Which is why I have successfully ignored the biehl parfumkunstwerke line for so long. Well that, and the fact that the name is all in lowercase letters, which is a piece of wankery if I ever saw it. But all those letters and numbers after the letters? No. My brain can’t find traction. It’s not confined to biehl parfumkunstwerke either – I managed to ignore the Parfums MDCI line until they stopped numbering their perfumes and started giving them real names.

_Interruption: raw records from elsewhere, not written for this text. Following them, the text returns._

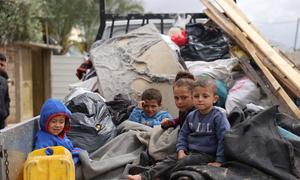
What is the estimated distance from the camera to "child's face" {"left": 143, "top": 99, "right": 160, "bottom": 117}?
4336 millimetres

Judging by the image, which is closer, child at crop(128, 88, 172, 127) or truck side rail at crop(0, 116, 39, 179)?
truck side rail at crop(0, 116, 39, 179)

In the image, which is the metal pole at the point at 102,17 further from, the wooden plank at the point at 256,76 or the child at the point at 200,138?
the child at the point at 200,138

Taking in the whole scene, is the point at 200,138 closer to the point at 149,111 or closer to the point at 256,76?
the point at 149,111

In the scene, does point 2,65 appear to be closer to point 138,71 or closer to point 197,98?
point 138,71

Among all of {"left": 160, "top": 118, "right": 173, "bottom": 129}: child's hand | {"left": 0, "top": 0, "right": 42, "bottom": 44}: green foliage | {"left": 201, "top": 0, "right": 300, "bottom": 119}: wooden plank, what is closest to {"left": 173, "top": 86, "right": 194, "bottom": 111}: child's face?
{"left": 160, "top": 118, "right": 173, "bottom": 129}: child's hand

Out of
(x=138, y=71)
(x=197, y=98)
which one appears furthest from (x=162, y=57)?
(x=197, y=98)

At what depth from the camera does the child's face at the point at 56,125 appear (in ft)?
11.1

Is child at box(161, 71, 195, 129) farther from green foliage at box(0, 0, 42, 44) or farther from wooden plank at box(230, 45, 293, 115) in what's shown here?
green foliage at box(0, 0, 42, 44)

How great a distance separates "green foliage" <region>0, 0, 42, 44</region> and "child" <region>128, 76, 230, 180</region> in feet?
37.5

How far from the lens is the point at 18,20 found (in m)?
14.0

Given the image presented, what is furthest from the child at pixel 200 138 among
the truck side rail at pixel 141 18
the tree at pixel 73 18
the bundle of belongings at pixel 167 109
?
the tree at pixel 73 18

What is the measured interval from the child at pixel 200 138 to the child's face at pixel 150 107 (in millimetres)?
1081

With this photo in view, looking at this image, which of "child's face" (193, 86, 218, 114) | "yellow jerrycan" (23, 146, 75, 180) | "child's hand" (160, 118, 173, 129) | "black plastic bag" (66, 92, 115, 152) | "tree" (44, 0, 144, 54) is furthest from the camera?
"tree" (44, 0, 144, 54)

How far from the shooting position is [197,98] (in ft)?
10.4
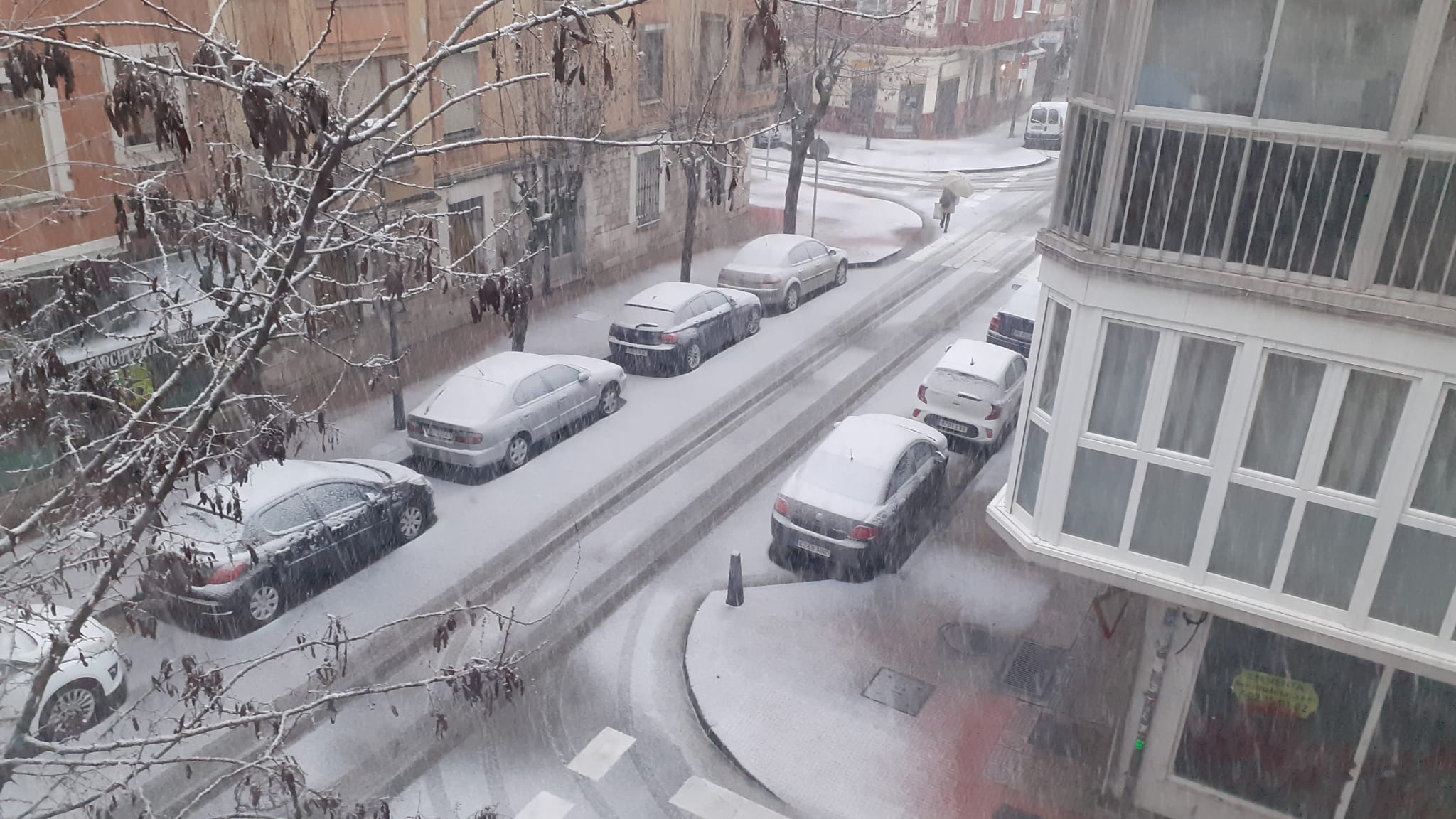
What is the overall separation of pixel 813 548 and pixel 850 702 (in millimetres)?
2263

I’ll admit that I was curious about AL02, though, because several people whose taste I trust spoke about it in glowing terms. But I would never have ordered a sample of it myself, because of the numbers thing. Then, about a week ago, I received a sample of it from a very generous seller on Parfumo.de. Praise be – it was meant to be. Despite my aversion to numbers, I have been wearing this sample for the last week and have fallen completely in love with it.
If one were to go purely based on the notes list, it might be called a floriental. But to my nose, despite the florals listed in the heart – jasmine, rose, and so on – this is a spicy, dark fruit oriental that sits halfway between the piney mulled wine of Bois de Paradis (Parfums Delrae) and the plummy, perfumey amber of Coco (Chanel).
The opening makes me feel drunk with pleasure. It’s like inhaling the hallucinogenic aromas of a pan of plums, pears, apricots, and raisins simmering in a tannin-heavy red wine with cinnamon sticks and cloves. It would almost be a gourmand except for the resinous, dusty incense and woody notes shifting beneath the stewed fruits. AL02 (even writing that causes me psychic pain) is also not at all sweet – it has that interesting dichotomy that dried figs or prunes have, a sort of intense jamminess or stickiness combined with a bitter, leathery edge that makes it possible to eat more than one of them at a time without feeling sick.
A nice surprise sits in wait for me in the base, although it takes hours to get there – a creamy, almost smoky combination of vanilla and incense, with what feels to me like a touch of ambergris. With traces of mulled wine and dried fruit still lingering over the oriental base, AL02 feels like a perfume from the past, by which I mean solid in its structure, rich, and well made from every angle. In fact, it’s almost classical in nature, something that took me by surprise in a line that I had assumed was all Iso E Super and beardy intellectuals sitting around in chic bars dipping their hipster beards into their small-batch beer. Turns out that the problem was all with me and my assumptions – I had come down with a major case of inverted snobbery.
I guess this means I will have to explore more of biehl parfumkunstwerke, and even learn how to pronounce it without sounding like I am saying a very bad word indeed.